**WORK INSTRUCTIONS**
(a) In the text on criminal record checks in Australia, how many National Police Checks were carried out from 2017 to 2018?
(b) Extend the text on criminal record checks in Australia by writing on from its final sentence.

**SUPPLIED TEXT**

********************

There are a few official sources in Australia for Criminal Records. These range from state and Federal Police services that can provide a local criminal history check. There are also National Police Checks that can be obtained through several accredited companies as well as Australian police services. Fingerprint checks may also be obtained through the Federal Police.

The key with all official criminal record checks is that the person being considered must approve the application. In addition to police checks, there are other sources for obtaining information on a person’s criminal history.

National Police Check

Over 5 million National Police Checks were performed in Australia from 2017 to 2018. These are the most common form of official criminal history checks for employment and licensing throughout the country.

The Australian Criminal Intelligence Commission (ACIC) is the organisation responsible for the service. They work with police agencies throughout the country to deliver a coordinated national approach to checks. The ACIC also accredits private companies and organisations to deliver the police check service to the public.

********************

**ITEMS**
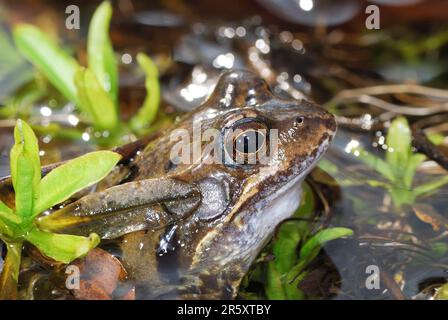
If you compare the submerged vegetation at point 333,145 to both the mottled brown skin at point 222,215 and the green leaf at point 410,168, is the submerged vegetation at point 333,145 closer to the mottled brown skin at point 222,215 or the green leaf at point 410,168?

********************

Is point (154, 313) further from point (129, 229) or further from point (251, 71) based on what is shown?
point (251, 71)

********************

**RESPONSES**
(a) Over 5 million National Police Checks were performed in Australia from 2017 to 2018.

(b)
Proof of identity is required to conduct a police check. This is normally to the 100-point standard. The person the check is being performed on must approve the process or undertake the application themselves.

The process for obtaining the records can take anywhere from 24 hours to 10 days. Most will be returned quickly however there are instances where information must be further considered.

The cost of a National Police Check will vary from provider to provider. Each is free to charge their own fee based upon their own business model. The current fees that ACIC charges the providers (January 2019) is $23 for a standard check and $7 for a volunteer check. Prices are GST exclusive. Most accredited bodies will charge at least double their cost, quite often more so for volunteers. If you’re interested in seeing the differences, there was a National Police Check Price Comparison done in 2015.

When you are required to obtain a police check

When you must provide your own national police check as part of applying for an industry licence check, or other eligibility cards, be sure to read the fine print. Not all checks are considered equal in the eyes of some Government bodies. They will only accept ones conducted by select organisations such as the AFP. Reading the section carefully can save you doubling up on your expense.

What are Criminal Records used for?

With 5 million performed over the last few years, criminal records checks are now part of the status quo. They have a varied range of uses from employment checks to visa applications. Some of the common use cases are:

  • Employment Vetting
  • Visa Applications
  • Adoption
  • Volunteering
  • Occupational Licensing
  • Vulnerable persons check (Working with children, Aged Care)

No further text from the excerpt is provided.